O coordenador e secretário-geral adjunto, Ary Raghiant, considerou que os números demonstram o acerto da diretoria na criação do órgão, que atua em parceria com as seccionais. “Os resultados até aqui alcançados são visíveis e servem para coibir ações repetidas e para orientar aqueles que não agem com dolo”, disse Raghiant.

O Código de Ética e Disciplina da OAB estabelece que a publicidade profissional do advogado tem caráter meramente informativo, não podendo configurar captação de clientela ou mercantilização da profissão. Levantamento realizado pela Coordenação de Fiscalização apontou que a maior parte das startups notificadas atua oferecendo serviços a clientes de companhias aéreas, buscando captar clientes indevidamente, atingindo atividades privativas dos advogados.
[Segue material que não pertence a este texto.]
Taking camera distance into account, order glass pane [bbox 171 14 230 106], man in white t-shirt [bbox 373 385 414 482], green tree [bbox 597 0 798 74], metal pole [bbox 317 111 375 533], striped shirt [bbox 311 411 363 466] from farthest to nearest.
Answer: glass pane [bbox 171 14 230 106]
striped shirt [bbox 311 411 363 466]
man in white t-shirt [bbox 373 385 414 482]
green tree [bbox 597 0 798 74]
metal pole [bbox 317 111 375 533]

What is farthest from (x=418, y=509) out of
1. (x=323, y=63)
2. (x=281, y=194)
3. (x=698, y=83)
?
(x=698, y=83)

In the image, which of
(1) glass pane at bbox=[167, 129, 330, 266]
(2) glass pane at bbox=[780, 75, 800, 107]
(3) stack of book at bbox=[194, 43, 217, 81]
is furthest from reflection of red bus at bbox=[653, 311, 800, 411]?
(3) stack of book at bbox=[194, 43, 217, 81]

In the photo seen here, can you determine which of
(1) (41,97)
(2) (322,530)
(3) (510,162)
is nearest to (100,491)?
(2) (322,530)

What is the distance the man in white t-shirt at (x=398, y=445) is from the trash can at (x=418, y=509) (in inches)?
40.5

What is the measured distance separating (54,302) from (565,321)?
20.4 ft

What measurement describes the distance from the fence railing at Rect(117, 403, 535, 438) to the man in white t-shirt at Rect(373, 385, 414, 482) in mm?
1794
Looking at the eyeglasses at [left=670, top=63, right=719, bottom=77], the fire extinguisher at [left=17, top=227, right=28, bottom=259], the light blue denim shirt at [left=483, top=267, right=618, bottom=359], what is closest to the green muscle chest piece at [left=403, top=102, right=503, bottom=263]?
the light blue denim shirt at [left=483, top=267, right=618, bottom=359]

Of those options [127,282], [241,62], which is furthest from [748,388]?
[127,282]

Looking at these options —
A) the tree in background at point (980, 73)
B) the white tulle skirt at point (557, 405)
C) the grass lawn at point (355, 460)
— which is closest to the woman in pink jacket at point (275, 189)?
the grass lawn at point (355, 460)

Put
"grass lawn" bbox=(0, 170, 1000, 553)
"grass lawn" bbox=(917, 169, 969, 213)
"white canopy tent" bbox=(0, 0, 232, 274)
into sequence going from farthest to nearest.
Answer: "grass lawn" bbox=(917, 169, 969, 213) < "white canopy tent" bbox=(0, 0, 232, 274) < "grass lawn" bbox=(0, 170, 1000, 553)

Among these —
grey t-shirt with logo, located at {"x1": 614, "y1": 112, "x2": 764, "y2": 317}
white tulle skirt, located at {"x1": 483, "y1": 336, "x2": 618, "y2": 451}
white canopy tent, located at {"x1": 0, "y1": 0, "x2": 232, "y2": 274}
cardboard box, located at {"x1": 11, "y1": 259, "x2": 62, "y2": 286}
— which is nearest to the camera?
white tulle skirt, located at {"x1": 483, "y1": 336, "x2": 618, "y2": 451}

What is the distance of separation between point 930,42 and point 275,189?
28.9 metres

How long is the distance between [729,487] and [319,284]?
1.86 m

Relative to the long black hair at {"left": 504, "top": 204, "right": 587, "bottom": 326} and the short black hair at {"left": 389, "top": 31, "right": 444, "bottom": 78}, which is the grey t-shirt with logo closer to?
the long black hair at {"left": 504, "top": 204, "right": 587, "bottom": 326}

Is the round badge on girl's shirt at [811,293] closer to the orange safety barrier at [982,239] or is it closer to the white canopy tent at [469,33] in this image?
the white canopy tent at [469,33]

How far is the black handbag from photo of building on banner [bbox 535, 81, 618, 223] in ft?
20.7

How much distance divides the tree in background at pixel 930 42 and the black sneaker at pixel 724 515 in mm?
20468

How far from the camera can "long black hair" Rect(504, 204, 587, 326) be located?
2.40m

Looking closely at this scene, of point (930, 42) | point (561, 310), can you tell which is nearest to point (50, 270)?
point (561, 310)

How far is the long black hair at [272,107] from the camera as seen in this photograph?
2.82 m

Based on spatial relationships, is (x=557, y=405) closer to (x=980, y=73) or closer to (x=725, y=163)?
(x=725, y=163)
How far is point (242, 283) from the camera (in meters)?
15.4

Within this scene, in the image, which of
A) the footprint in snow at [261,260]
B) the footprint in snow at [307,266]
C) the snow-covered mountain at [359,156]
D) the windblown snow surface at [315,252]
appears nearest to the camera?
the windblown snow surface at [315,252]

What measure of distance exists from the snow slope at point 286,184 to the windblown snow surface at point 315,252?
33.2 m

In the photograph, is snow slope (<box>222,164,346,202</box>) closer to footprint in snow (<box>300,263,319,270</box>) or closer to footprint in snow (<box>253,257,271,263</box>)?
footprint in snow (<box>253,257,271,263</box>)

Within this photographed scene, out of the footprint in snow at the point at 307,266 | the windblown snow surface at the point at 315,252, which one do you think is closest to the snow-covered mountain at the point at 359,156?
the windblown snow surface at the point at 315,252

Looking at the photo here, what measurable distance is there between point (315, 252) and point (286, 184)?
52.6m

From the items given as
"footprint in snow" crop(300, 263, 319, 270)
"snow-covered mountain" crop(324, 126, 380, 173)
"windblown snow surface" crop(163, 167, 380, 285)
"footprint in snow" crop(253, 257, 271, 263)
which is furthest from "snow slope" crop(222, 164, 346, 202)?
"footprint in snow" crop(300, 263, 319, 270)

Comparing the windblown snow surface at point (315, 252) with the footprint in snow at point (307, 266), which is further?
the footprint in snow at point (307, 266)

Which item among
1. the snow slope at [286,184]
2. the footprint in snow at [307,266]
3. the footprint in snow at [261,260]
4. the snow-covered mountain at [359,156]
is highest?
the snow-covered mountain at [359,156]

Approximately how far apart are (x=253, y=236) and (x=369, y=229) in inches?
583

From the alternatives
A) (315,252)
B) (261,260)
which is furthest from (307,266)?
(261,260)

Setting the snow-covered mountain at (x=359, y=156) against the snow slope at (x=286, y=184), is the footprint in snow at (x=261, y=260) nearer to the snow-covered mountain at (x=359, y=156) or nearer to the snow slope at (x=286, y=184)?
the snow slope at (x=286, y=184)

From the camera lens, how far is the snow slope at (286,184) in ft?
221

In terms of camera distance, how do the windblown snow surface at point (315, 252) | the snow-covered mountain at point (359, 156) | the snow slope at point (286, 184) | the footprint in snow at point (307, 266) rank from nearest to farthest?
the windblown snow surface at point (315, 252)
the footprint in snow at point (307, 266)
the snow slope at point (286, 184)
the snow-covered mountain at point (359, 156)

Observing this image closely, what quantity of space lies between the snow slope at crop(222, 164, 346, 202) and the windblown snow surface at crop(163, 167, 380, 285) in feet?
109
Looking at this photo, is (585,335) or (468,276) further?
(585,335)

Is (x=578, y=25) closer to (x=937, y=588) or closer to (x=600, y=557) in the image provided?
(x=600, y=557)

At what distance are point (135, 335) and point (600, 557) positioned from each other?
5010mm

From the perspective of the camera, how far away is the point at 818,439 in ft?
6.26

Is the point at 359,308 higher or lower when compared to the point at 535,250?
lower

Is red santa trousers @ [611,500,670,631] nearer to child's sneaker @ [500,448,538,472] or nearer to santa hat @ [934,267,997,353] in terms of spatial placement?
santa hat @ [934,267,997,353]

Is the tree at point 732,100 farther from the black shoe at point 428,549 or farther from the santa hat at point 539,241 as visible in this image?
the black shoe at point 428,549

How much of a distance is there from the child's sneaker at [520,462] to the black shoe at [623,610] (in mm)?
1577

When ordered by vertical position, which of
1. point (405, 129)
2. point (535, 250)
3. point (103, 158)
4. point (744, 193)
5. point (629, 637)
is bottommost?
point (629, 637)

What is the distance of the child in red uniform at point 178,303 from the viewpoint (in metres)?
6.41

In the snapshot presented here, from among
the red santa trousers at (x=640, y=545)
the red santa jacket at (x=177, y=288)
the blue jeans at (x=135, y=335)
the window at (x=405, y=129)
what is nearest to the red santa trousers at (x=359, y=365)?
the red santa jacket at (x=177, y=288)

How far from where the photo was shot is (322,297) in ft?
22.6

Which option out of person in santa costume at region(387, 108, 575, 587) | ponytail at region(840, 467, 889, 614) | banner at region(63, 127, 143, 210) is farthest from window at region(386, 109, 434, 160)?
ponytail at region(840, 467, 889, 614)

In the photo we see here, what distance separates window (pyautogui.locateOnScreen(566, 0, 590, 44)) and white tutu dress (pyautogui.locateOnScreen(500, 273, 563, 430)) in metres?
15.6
Nas investigações, a Coordenação também notificou startups que prometem conectar advogados e clientes, contrariando as regras que não permitem a atuação de plataformas de intermediação entre clientes e advogados. Foram notificadas 68 startups aéreas, dez startups jurídicas, oito empresas de consultoria e auditoria e cinco empresas privadas. Na lista, há empresas que cometeram mais de uma infração, como, por exemplo, a captação indevida por meio de publicidade irregular.

Outras infrações computadas foram: exercício irregular da atividade de advocacia, exercício da profissão quando impedido, prestar concurso a terceiros para realização de ato contrário à lei e fazer falsa prova para inscrição na OAB.